— JOB —
The entries below should be quoted exactly, with no pictures carried over.

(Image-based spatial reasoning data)
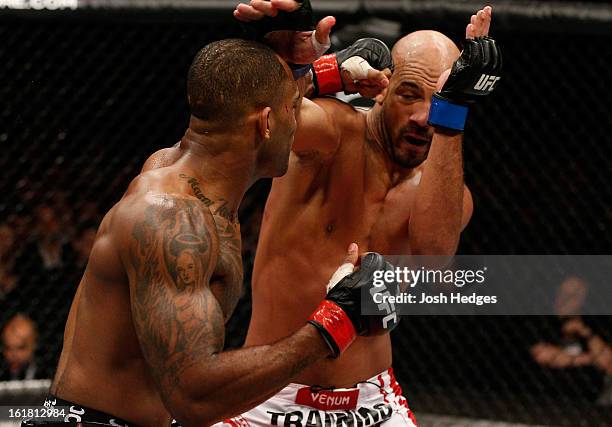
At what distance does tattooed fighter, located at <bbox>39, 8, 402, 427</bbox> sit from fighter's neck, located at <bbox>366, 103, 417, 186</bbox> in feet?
1.81

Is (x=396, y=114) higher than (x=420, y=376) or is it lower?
higher

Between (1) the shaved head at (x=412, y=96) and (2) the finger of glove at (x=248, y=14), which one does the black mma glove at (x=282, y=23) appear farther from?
(1) the shaved head at (x=412, y=96)

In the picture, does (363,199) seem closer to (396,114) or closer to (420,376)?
(396,114)

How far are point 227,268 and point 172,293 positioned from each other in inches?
6.6

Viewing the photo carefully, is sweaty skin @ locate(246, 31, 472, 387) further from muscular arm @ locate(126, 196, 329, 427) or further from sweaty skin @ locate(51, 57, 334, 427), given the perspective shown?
muscular arm @ locate(126, 196, 329, 427)

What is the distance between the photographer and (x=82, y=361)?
4.64 ft

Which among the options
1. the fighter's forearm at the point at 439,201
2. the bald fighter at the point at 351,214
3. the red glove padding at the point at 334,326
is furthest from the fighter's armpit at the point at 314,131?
the red glove padding at the point at 334,326

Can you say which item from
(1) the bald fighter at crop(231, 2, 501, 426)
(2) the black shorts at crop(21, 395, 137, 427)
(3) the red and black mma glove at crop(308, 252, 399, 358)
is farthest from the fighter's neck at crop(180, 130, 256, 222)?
(1) the bald fighter at crop(231, 2, 501, 426)

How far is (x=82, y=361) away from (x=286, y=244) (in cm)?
75

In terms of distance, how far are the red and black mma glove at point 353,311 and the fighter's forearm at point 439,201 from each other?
0.50m

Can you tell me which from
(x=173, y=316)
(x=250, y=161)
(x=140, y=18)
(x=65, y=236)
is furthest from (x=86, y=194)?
(x=173, y=316)

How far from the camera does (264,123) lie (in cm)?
146

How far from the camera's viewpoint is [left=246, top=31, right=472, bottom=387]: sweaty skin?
6.73ft

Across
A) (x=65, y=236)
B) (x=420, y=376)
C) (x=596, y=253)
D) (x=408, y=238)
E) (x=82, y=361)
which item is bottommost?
(x=420, y=376)
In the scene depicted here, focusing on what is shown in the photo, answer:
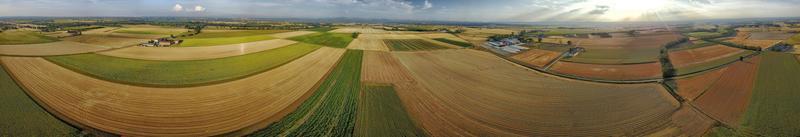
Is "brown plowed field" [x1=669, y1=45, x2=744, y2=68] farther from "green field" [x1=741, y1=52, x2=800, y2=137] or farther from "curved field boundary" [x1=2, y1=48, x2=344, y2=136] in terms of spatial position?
"curved field boundary" [x1=2, y1=48, x2=344, y2=136]

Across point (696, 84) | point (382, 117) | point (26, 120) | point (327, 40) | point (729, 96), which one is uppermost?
point (327, 40)

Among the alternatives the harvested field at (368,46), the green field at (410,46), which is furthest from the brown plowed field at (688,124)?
the harvested field at (368,46)

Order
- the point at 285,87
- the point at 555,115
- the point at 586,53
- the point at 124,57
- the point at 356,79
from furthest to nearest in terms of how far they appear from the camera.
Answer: the point at 586,53 → the point at 124,57 → the point at 356,79 → the point at 285,87 → the point at 555,115

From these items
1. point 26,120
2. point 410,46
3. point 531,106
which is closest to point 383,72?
point 531,106

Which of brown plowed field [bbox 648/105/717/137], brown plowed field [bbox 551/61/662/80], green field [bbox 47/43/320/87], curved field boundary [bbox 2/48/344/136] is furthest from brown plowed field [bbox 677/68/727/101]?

— WRITTEN REPLY —
At what distance does tattooed fighter, located at <bbox>39, 8, 402, 427</bbox> sit from fighter's neck, located at <bbox>366, 103, 417, 186</bbox> in feet?
1.81

Is (x=396, y=114) higher than (x=420, y=376) or is it lower?
higher

Between (1) the shaved head at (x=412, y=96) and (2) the finger of glove at (x=248, y=14), which one does the black mma glove at (x=282, y=23) appear farther from?
(1) the shaved head at (x=412, y=96)

In the picture, does (363,199) seem closer to (396,114) or closer to (420,376)?
(396,114)

How far are point 227,268 and point 172,293 positioned from each other in inches?
6.6

Viewing the photo carefully, is sweaty skin @ locate(246, 31, 472, 387) further from muscular arm @ locate(126, 196, 329, 427) or further from sweaty skin @ locate(51, 57, 334, 427), given the perspective shown?
muscular arm @ locate(126, 196, 329, 427)

What is the distance between the photographer and (x=82, y=361)?
4.64 ft

Which among the options
1. the fighter's forearm at the point at 439,201
2. the bald fighter at the point at 351,214
3. the red glove padding at the point at 334,326
is furthest from the fighter's armpit at the point at 314,131?
the red glove padding at the point at 334,326

Can you say which item from
(1) the bald fighter at crop(231, 2, 501, 426)
(2) the black shorts at crop(21, 395, 137, 427)
(3) the red and black mma glove at crop(308, 252, 399, 358)
is farthest from the fighter's neck at crop(180, 130, 256, 222)?
(1) the bald fighter at crop(231, 2, 501, 426)

How far is (x=82, y=361) away from (x=286, y=244) (in cm)?
75

In terms of distance, how far are the red and black mma glove at point 353,311 and the fighter's forearm at point 439,201 from each other?
0.50m

Can you tell me which from
(x=173, y=316)
(x=250, y=161)
(x=140, y=18)
(x=65, y=236)
is furthest from (x=86, y=194)?
(x=173, y=316)

How far from the camera does (264,123) lie (in cm)?
146

How far from the camera's viewpoint is [left=246, top=31, right=472, bottom=387]: sweaty skin?
6.73ft

Across
A) (x=65, y=236)
B) (x=420, y=376)
C) (x=596, y=253)
D) (x=408, y=238)
E) (x=82, y=361)
which item is bottommost?
(x=420, y=376)
In the scene depicted here, focusing on what is shown in the photo, answer:
Is "brown plowed field" [x1=669, y1=45, x2=744, y2=68] farther from "green field" [x1=741, y1=52, x2=800, y2=137] or farther from "curved field boundary" [x1=2, y1=48, x2=344, y2=136] in terms of spatial position?
"curved field boundary" [x1=2, y1=48, x2=344, y2=136]

Across point (696, 84) | point (382, 117) | point (26, 120) | point (327, 40) | point (729, 96), which one is uppermost?
point (327, 40)

Among the alternatives the harvested field at (368,46), the green field at (410,46), which is furthest from the brown plowed field at (688,124)?
the harvested field at (368,46)

Order
- the point at 285,87
- the point at 555,115
- the point at 586,53
- the point at 124,57
- the point at 356,79
from furthest to nearest in terms of how far they appear from the camera.
Answer: the point at 586,53 → the point at 124,57 → the point at 356,79 → the point at 285,87 → the point at 555,115

From these items
1. point 26,120
2. point 410,46
3. point 531,106
which is closest to point 383,72?
point 531,106

Which of brown plowed field [bbox 648/105/717/137], brown plowed field [bbox 551/61/662/80], green field [bbox 47/43/320/87], curved field boundary [bbox 2/48/344/136] is furthest from brown plowed field [bbox 677/68/727/101]?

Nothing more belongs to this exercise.